É o que penso, diante da coluna
de cimento, pintada como mármore,

sustentando, entre outras, a fortuna
espiritual nos vácuos dessa igreja.
Ver as coisas de Deus em forma humana,

tantas fachadas, ritos — não que seja
má em si a presença do sensível
germinando entre o bem que a alma enseja,

e também, de que modo, que intangível
entidade oferece-se a que entenda-a
a humana razão, sem a carne viva

de algo como esta igreja? Esta tenda,
circundada de espinhos e deserto,
fosse ela só espírito, a contenda

por que veio sofrer seria um incerto
jogo de luz e sombra, nulo aos homens.
Vejo aqui deste banco bem de perto

como é frágil a estrutura, como somem
ofuscados por cores e tamanhos
os dois olhos de Deus, sem cor, que luzem.
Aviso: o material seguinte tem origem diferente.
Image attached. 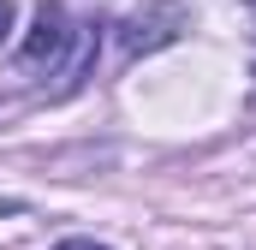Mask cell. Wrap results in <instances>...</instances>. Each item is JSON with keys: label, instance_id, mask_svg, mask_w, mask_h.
Segmentation results:
<instances>
[{"label": "cell", "instance_id": "6da1fadb", "mask_svg": "<svg viewBox=\"0 0 256 250\" xmlns=\"http://www.w3.org/2000/svg\"><path fill=\"white\" fill-rule=\"evenodd\" d=\"M102 30L108 24H72L66 0H36V24L12 60V84H36V78H66L60 90H78L96 66V48H102Z\"/></svg>", "mask_w": 256, "mask_h": 250}, {"label": "cell", "instance_id": "7a4b0ae2", "mask_svg": "<svg viewBox=\"0 0 256 250\" xmlns=\"http://www.w3.org/2000/svg\"><path fill=\"white\" fill-rule=\"evenodd\" d=\"M191 18H185V6L179 0H143L131 18H120L114 30H120V60H143V54H155V48H167V42H179V30H185Z\"/></svg>", "mask_w": 256, "mask_h": 250}, {"label": "cell", "instance_id": "3957f363", "mask_svg": "<svg viewBox=\"0 0 256 250\" xmlns=\"http://www.w3.org/2000/svg\"><path fill=\"white\" fill-rule=\"evenodd\" d=\"M54 250H108V244H96V238H60Z\"/></svg>", "mask_w": 256, "mask_h": 250}, {"label": "cell", "instance_id": "277c9868", "mask_svg": "<svg viewBox=\"0 0 256 250\" xmlns=\"http://www.w3.org/2000/svg\"><path fill=\"white\" fill-rule=\"evenodd\" d=\"M12 30V0H0V36Z\"/></svg>", "mask_w": 256, "mask_h": 250}, {"label": "cell", "instance_id": "5b68a950", "mask_svg": "<svg viewBox=\"0 0 256 250\" xmlns=\"http://www.w3.org/2000/svg\"><path fill=\"white\" fill-rule=\"evenodd\" d=\"M250 12H256V0H250Z\"/></svg>", "mask_w": 256, "mask_h": 250}]
</instances>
Ou talvez são os meus que, em meio ao sonho
impregnante do mundo como ideia,
não conseguem senão ver quanto é estranho

ter a carne do eterno entregue em ceia
à manada inclemente, que tem fome
de sofrer e que sofre nessa teia

asquerosa, sem mal saber-Lhe o nome.
É hora da comunhão, que longa fila,
pedem as almas sofridas que Ele as dome.

Eu não vou até lá. Não estou tranquila,
ou serena que possa receber
em meu corpo este Corpo. Se vacila

minha fé, é que os olhos sabem ver
melhor que o coração sabe entregar
suas correntes à redenção no Ser.

E, no entanto, percebo quanto há
de amor puro, de pura expectação
nessas faces cansadas que Ele dá

à luz, não porque saibam de antemão
compreender o mistério que as consome,
mas por somente ansiarem a exaustão

no calor dessa luz, que aos olhos some.

 

In: L.M.C. O Corpo Nulo. Mondrongo, 2015.